My parents come from Hyderabad, and I am familiar with the milieu. The contrasts in the city fascinate me.

It is a very interesting mix of old values and modern lifestyle. Its people are very inspiring in their warmth and simplicity. And the hankering for drama in their lives was all inspirations in their own way.

Marriage is a universal topic. How did you come up with the core idea and develop it? 

I think it's universal for parents of a certain age to want their kids to settle down and procreate. More so, if they are obsessed with perpetuating their lineage.

That is why the mother is obsessed with Riaz getting married and having a child from the right kind of girl.

How would you relate the book and its characters to the lives today? Any similarities?

MGR and its characters are very credible in the present day Hyderabad, where the clash of old values and new beliefs are of heard in every home.

Who was it that told you that you could become the author, you are today?

I wanted to be a writer since I was five years old and discovered Enid Blyton!

Any advice to writers that would like to be published today? How tough is it to be published in India?

That is the toughest part till you make a name for yourself.
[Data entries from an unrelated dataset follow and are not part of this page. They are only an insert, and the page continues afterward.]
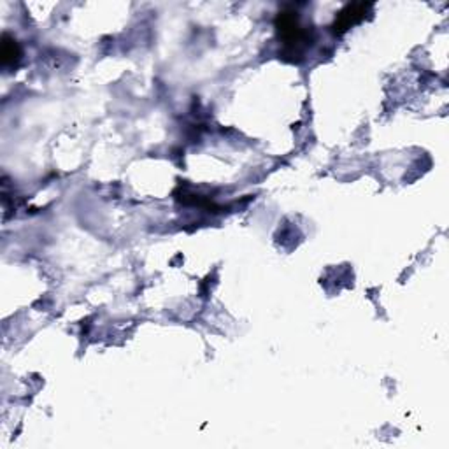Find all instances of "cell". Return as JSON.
Wrapping results in <instances>:
<instances>
[{"label": "cell", "mask_w": 449, "mask_h": 449, "mask_svg": "<svg viewBox=\"0 0 449 449\" xmlns=\"http://www.w3.org/2000/svg\"><path fill=\"white\" fill-rule=\"evenodd\" d=\"M295 14L297 13H279L276 21L277 30H279V35L283 37L284 45L291 47L302 45L305 41V37H308V32L301 27L298 18Z\"/></svg>", "instance_id": "cell-1"}, {"label": "cell", "mask_w": 449, "mask_h": 449, "mask_svg": "<svg viewBox=\"0 0 449 449\" xmlns=\"http://www.w3.org/2000/svg\"><path fill=\"white\" fill-rule=\"evenodd\" d=\"M367 11L368 6H365V4H349L335 18V23L332 25V28H334V32H346L353 25L358 23L361 18L367 14Z\"/></svg>", "instance_id": "cell-2"}, {"label": "cell", "mask_w": 449, "mask_h": 449, "mask_svg": "<svg viewBox=\"0 0 449 449\" xmlns=\"http://www.w3.org/2000/svg\"><path fill=\"white\" fill-rule=\"evenodd\" d=\"M2 64L9 65L14 64L20 57V47H18L16 41L14 39H9L7 35H4V42H2Z\"/></svg>", "instance_id": "cell-3"}]
</instances>
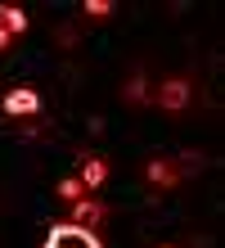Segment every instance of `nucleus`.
Listing matches in <instances>:
<instances>
[{"label": "nucleus", "instance_id": "nucleus-1", "mask_svg": "<svg viewBox=\"0 0 225 248\" xmlns=\"http://www.w3.org/2000/svg\"><path fill=\"white\" fill-rule=\"evenodd\" d=\"M45 248H104L95 230L86 226H72V221H59L50 226V235H45Z\"/></svg>", "mask_w": 225, "mask_h": 248}, {"label": "nucleus", "instance_id": "nucleus-2", "mask_svg": "<svg viewBox=\"0 0 225 248\" xmlns=\"http://www.w3.org/2000/svg\"><path fill=\"white\" fill-rule=\"evenodd\" d=\"M0 108H5L9 118H32V113H41V95L32 91V86H18V91H9L5 99H0Z\"/></svg>", "mask_w": 225, "mask_h": 248}, {"label": "nucleus", "instance_id": "nucleus-3", "mask_svg": "<svg viewBox=\"0 0 225 248\" xmlns=\"http://www.w3.org/2000/svg\"><path fill=\"white\" fill-rule=\"evenodd\" d=\"M158 104L167 108V113H180V108L189 104V81H180V77L162 81V91H158Z\"/></svg>", "mask_w": 225, "mask_h": 248}, {"label": "nucleus", "instance_id": "nucleus-4", "mask_svg": "<svg viewBox=\"0 0 225 248\" xmlns=\"http://www.w3.org/2000/svg\"><path fill=\"white\" fill-rule=\"evenodd\" d=\"M104 217V203L95 199H77L72 203V226H86V230H95V221Z\"/></svg>", "mask_w": 225, "mask_h": 248}, {"label": "nucleus", "instance_id": "nucleus-5", "mask_svg": "<svg viewBox=\"0 0 225 248\" xmlns=\"http://www.w3.org/2000/svg\"><path fill=\"white\" fill-rule=\"evenodd\" d=\"M104 181H108V163H104V158H86V167H81V189H99Z\"/></svg>", "mask_w": 225, "mask_h": 248}, {"label": "nucleus", "instance_id": "nucleus-6", "mask_svg": "<svg viewBox=\"0 0 225 248\" xmlns=\"http://www.w3.org/2000/svg\"><path fill=\"white\" fill-rule=\"evenodd\" d=\"M0 27H5L9 36H18V32H27V14L18 5H0Z\"/></svg>", "mask_w": 225, "mask_h": 248}, {"label": "nucleus", "instance_id": "nucleus-7", "mask_svg": "<svg viewBox=\"0 0 225 248\" xmlns=\"http://www.w3.org/2000/svg\"><path fill=\"white\" fill-rule=\"evenodd\" d=\"M149 181H153V185H176L180 176H176V167H167V163H149Z\"/></svg>", "mask_w": 225, "mask_h": 248}, {"label": "nucleus", "instance_id": "nucleus-8", "mask_svg": "<svg viewBox=\"0 0 225 248\" xmlns=\"http://www.w3.org/2000/svg\"><path fill=\"white\" fill-rule=\"evenodd\" d=\"M59 199H68V203H77V199H86V189H81V181H59Z\"/></svg>", "mask_w": 225, "mask_h": 248}, {"label": "nucleus", "instance_id": "nucleus-9", "mask_svg": "<svg viewBox=\"0 0 225 248\" xmlns=\"http://www.w3.org/2000/svg\"><path fill=\"white\" fill-rule=\"evenodd\" d=\"M86 14H90V18H104V14H108V5H104V0H90Z\"/></svg>", "mask_w": 225, "mask_h": 248}, {"label": "nucleus", "instance_id": "nucleus-10", "mask_svg": "<svg viewBox=\"0 0 225 248\" xmlns=\"http://www.w3.org/2000/svg\"><path fill=\"white\" fill-rule=\"evenodd\" d=\"M9 46V32H5V27H0V50H5Z\"/></svg>", "mask_w": 225, "mask_h": 248}]
</instances>
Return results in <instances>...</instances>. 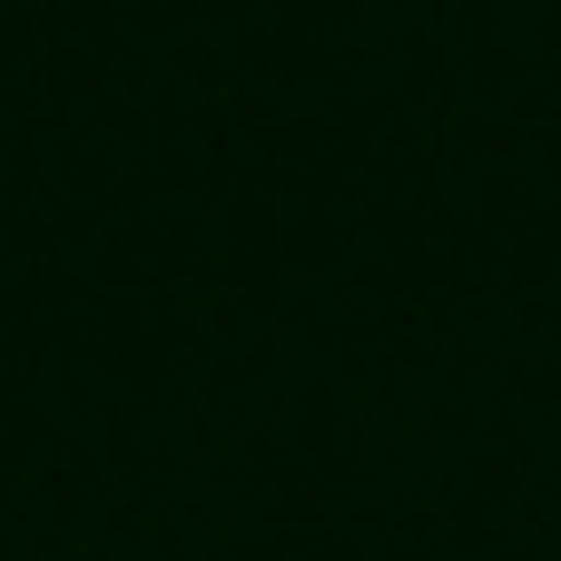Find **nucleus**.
<instances>
[]
</instances>
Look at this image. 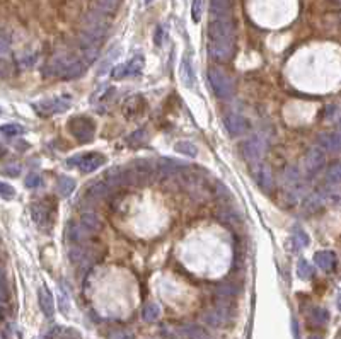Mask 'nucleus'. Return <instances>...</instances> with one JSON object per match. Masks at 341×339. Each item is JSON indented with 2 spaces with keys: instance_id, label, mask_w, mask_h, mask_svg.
<instances>
[{
  "instance_id": "nucleus-20",
  "label": "nucleus",
  "mask_w": 341,
  "mask_h": 339,
  "mask_svg": "<svg viewBox=\"0 0 341 339\" xmlns=\"http://www.w3.org/2000/svg\"><path fill=\"white\" fill-rule=\"evenodd\" d=\"M282 181H283V186L285 188H292V186L299 184L300 181H302V173L297 169V167H287L285 169V173L282 176Z\"/></svg>"
},
{
  "instance_id": "nucleus-45",
  "label": "nucleus",
  "mask_w": 341,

Most publishers do not even reply for 6-8 months leaving you in limbo.

I would advise authors to write, what is commercially viable by checking out the current best sellers.

Who are your favourite authors?

Too many among Indian writers, I like Amitav Ghosh and Anuja Chauhan.

Which book are you currently reading?

‘The Hope Factory’ by Lavanya Shankaran and ‘Between the Lines’ by Jodi Picoult.

What book is coming from your desk, next? When do you see it released?

It is named ‘The Ghost of Barron House’, and it should be out in 2014.

What else do you like to do on a daily basis?

I write for about three hours, and then I read or watch TV. Twice a week, I go for Hindustani music classes.